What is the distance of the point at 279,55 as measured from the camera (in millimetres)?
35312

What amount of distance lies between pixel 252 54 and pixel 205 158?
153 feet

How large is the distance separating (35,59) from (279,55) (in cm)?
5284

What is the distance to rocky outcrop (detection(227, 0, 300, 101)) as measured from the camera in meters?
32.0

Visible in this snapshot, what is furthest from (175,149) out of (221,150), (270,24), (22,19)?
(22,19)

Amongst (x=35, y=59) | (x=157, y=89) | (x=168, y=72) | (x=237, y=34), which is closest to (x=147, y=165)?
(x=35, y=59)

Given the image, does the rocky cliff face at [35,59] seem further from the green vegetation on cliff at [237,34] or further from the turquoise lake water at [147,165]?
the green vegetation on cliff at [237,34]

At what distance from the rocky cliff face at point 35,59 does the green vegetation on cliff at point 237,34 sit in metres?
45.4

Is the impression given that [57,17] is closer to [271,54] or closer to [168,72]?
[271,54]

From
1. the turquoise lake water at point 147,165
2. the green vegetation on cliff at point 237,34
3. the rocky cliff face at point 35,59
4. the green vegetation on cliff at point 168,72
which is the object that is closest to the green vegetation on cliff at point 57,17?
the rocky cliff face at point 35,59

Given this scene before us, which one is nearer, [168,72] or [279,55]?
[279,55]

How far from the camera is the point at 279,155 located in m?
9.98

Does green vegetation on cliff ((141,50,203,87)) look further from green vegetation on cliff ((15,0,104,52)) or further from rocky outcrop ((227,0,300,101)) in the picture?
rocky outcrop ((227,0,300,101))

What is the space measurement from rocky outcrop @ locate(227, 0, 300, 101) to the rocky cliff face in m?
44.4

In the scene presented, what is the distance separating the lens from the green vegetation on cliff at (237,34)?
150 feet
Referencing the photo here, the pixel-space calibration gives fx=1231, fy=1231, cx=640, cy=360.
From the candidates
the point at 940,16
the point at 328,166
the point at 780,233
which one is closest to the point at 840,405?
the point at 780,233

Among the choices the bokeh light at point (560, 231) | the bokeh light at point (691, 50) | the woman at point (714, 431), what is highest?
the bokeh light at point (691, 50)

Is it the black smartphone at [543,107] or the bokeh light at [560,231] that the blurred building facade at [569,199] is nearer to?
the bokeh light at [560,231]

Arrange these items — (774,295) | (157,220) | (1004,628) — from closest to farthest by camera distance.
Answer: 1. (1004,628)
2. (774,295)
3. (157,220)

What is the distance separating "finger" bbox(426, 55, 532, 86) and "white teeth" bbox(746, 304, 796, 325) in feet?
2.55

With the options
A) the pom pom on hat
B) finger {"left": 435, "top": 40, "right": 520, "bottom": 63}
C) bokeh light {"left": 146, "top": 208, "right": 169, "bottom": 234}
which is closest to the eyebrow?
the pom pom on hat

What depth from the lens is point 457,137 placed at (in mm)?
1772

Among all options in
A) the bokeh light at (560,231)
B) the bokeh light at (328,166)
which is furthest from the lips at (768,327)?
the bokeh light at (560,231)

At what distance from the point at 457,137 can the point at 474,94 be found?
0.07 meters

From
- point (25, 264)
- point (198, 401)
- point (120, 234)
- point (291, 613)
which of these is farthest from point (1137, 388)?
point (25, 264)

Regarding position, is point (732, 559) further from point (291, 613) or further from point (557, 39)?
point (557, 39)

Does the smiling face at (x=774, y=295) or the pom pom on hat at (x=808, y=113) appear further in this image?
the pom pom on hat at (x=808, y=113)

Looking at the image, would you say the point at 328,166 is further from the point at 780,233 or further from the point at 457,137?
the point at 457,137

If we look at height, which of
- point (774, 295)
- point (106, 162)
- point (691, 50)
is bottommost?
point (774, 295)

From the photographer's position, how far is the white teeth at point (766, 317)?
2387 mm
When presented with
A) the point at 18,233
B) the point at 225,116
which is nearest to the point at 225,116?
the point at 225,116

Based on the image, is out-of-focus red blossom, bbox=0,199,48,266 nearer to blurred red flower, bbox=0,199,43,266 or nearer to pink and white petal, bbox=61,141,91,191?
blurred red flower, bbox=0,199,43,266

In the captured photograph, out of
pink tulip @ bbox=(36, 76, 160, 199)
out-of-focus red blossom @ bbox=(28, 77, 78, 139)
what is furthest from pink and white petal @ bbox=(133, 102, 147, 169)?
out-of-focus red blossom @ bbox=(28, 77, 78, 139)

Written instruction: Reproduce all of the items above verbatim, from the first to the last.

Finished task:
What is the distance of the point at 279,55 as measured from the camera (in millimetres)?
35312

What amount of distance lies between pixel 252 54 and pixel 205 158?
153 feet

How large is the distance separating (35,59) from (279,55) (in cm)?
5284

What is the distance to rocky outcrop (detection(227, 0, 300, 101)) as measured from the camera in meters?
32.0

Visible in this snapshot, what is furthest from (175,149) out of (221,150), (270,24), (22,19)?
(22,19)

Amongst (x=35, y=59) | (x=157, y=89) | (x=168, y=72) | (x=237, y=34), which is closest to (x=147, y=165)?
(x=35, y=59)

Given the image, does the rocky cliff face at [35,59] seem further from the green vegetation on cliff at [237,34] or further from the turquoise lake water at [147,165]?
the green vegetation on cliff at [237,34]

At what distance from the rocky cliff face at point 35,59 does the green vegetation on cliff at point 237,34 sit in metres?
45.4

Is the impression given that [57,17] is closer to [271,54] or closer to [168,72]?
[271,54]

From
1. the turquoise lake water at point 147,165
2. the green vegetation on cliff at point 237,34
3. the rocky cliff face at point 35,59
4. the green vegetation on cliff at point 168,72
which is the object that is closest to the green vegetation on cliff at point 57,17?
the rocky cliff face at point 35,59

Given this scene before us, which one is nearer, [168,72] or [279,55]?
[279,55]

How far from the camera is the point at 279,155 located in m?
9.98

Does green vegetation on cliff ((141,50,203,87)) look further from green vegetation on cliff ((15,0,104,52)) or further from rocky outcrop ((227,0,300,101)) in the picture?
rocky outcrop ((227,0,300,101))

What is the space measurement from rocky outcrop @ locate(227, 0, 300, 101) to the rocky cliff face in m?
44.4

In the scene presented, what is the distance separating the lens from the green vegetation on cliff at (237,34)?
150 feet
Referencing the photo here, the pixel-space calibration gives fx=1231, fy=1231, cx=640, cy=360.
From the candidates
the point at 940,16
the point at 328,166
the point at 780,233
which one is closest to the point at 840,405?
the point at 780,233

Among the choices the bokeh light at point (560, 231) | the bokeh light at point (691, 50) | the woman at point (714, 431), what is highest?
the bokeh light at point (691, 50)

Is it the black smartphone at [543,107] or the bokeh light at [560,231] that the blurred building facade at [569,199] is nearer to?
the bokeh light at [560,231]

Arrange these items — (774,295) | (157,220) | (1004,628) — from closest to farthest by camera distance.
Answer: 1. (1004,628)
2. (774,295)
3. (157,220)

What is the distance separating "finger" bbox(426, 55, 532, 86) and "white teeth" bbox(746, 304, 796, 325) in feet?
2.55

With the options
A) the pom pom on hat
B) finger {"left": 435, "top": 40, "right": 520, "bottom": 63}
C) bokeh light {"left": 146, "top": 208, "right": 169, "bottom": 234}
which is closest to the eyebrow?
the pom pom on hat

What depth from the lens is point 457,137 placed at (in mm)?
1772

Among all options in
A) the bokeh light at (560,231)
B) the bokeh light at (328,166)
which is furthest from the lips at (768,327)?
the bokeh light at (560,231)

At what distance from the point at 457,137 can the point at 474,94 be found?
0.07 meters

From
- point (25, 264)
- point (198, 401)
- point (120, 234)
- point (291, 613)
which of these is farthest from point (1137, 388)?
point (25, 264)

Regarding position, is point (732, 559) further from point (291, 613) or further from point (557, 39)?
point (557, 39)

Does the smiling face at (x=774, y=295) or the pom pom on hat at (x=808, y=113) appear further in this image?
the pom pom on hat at (x=808, y=113)

Looking at the image, would you say the point at 328,166 is further from the point at 780,233 or further from the point at 457,137?
the point at 457,137

If we look at height, which of
- point (774, 295)
- point (106, 162)
- point (691, 50)
is bottommost?
point (774, 295)

From the photographer's position, how far is the white teeth at point (766, 317)?
2387 mm
When presented with
A) the point at 18,233
B) the point at 225,116
which is nearest to the point at 225,116?
the point at 225,116

Based on the image, is out-of-focus red blossom, bbox=0,199,48,266 nearer to blurred red flower, bbox=0,199,43,266 or nearer to pink and white petal, bbox=61,141,91,191?
blurred red flower, bbox=0,199,43,266

In the captured photograph, out of
pink tulip @ bbox=(36, 76, 160, 199)
out-of-focus red blossom @ bbox=(28, 77, 78, 139)
what is furthest from pink and white petal @ bbox=(133, 102, 147, 169)?
out-of-focus red blossom @ bbox=(28, 77, 78, 139)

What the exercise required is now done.